A population pharmacokinetic analysis of patient data indicated a trend for clearance to decrease with age (19% per decade based on Phase III population pharmacokinetic analysis of patients aged 60-89 years). The safety and efficacy profiles were not affected by age.
Paediatric patients: The pharmacokinetics of darifenacin have not been studied in the paediatric population.
Renal insufficiency: There are no special dosage requirements for patients with renal impairment. A small study of subjects (n=24) with varying degrees of renal impairment (creatinine clearance between 10 and 136 ml/min) given darifenacin 15 mg once daily to steady state demonstrated no relationship between renal function and darifenacin clearance.
Hepatic insufficiency: Darifenacin pharmacokinetics were investigated in subjects with mild (Child Pugh A) or moderate (Child Pugh B) impairment of hepatic function given darifenacin 15 mg once daily to steady state. Mild hepatic impairment had no effect on the pharmacokinetics of darifenacin. However, protein binding of darifenacin was affected by moderate hepatic impairment. After adjusting for plasma protein binding, unbound darifenacin exposure was estimated to be 4.7-fold higher in subjects with moderate hepatic impairment than subjects with normal hepatic function.

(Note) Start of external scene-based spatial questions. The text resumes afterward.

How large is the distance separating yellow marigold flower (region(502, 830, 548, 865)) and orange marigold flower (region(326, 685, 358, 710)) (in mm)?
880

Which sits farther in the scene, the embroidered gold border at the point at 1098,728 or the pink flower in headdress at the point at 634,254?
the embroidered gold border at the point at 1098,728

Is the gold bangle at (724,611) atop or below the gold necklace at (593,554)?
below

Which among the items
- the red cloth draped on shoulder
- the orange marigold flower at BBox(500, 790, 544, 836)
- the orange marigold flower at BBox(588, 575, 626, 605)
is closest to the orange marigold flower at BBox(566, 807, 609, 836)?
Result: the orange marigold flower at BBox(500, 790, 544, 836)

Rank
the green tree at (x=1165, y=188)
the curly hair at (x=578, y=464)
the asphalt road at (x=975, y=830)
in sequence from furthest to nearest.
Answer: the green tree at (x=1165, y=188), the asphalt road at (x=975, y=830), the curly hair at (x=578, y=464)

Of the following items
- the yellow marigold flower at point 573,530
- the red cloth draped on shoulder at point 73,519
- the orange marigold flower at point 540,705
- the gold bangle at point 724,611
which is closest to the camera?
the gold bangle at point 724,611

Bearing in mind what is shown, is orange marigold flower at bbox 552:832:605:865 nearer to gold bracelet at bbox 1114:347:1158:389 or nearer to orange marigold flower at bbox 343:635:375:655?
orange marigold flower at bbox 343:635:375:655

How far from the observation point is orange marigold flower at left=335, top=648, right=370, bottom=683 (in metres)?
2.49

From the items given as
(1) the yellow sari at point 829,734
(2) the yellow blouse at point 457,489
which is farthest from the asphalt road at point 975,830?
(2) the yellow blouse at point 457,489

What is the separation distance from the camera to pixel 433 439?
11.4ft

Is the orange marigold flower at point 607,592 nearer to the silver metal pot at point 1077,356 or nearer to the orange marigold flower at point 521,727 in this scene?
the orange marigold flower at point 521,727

Toxicology: Preclinical safety data: Preclinical data reveal no special hazard for humans based on conventional studies of safety pharmacology, repeated dose toxicity, genotoxicity, carcinogenic potential and toxicity to reproduction.
Carcinogenicity studies with darifenacin were conducted in mice and rats. No evidence of drug related carcinogenicity was revealed in a 24-month study in mice at dietary doses up to 100 mg/kg/day or approximately 32 times the estimated human free AUC0-24h reached with 15 mg, the maximum recommended human dose (AUC at MRHD) and in a 24-month study in rats at doses up to 15 mg/kg/day or up to approximately 12 times the AUC at MRHD in female rats and approximately 8 times the AUC at MRHD in male rats.
Darifenacin was not mutagenic in the bacterial mutation assays (Ames test) and the Chinese hamster ovary assay, and not clastogenic in the human lymphocyte assay, and the in vivo mouse bone marrow cytogenetics assay.
There was no evidence for effects on fertility in male or female rats treated at oral doses up to 50 mg/kg/day. Exposures in this study correspond to approximately 78 times the AUC at MRHD.
Darifenacin was not teratogenic in rats and rabbits at doses up to 50 and 30 mg/kg/day respectively. At the dose of 50 mg/kg in rats, there was a delay in the ossification of the sacral and caudal vertebrae which was not observed at the lower doses of 3 and 10 mg/kg.
Exposure in this study at 50 mg/kg corresponds to approximately 59 times the AUC at MRHD. At the dose of 30 mg/kg in rabbits, darifenacin was shown to increase post-implantation loss but not at the lower doses tested (3 and 10 mg/kg). Exposure to unbound drug at 30 mg/kg in this study corresponds to approximately 28 times the AUC at MRHD.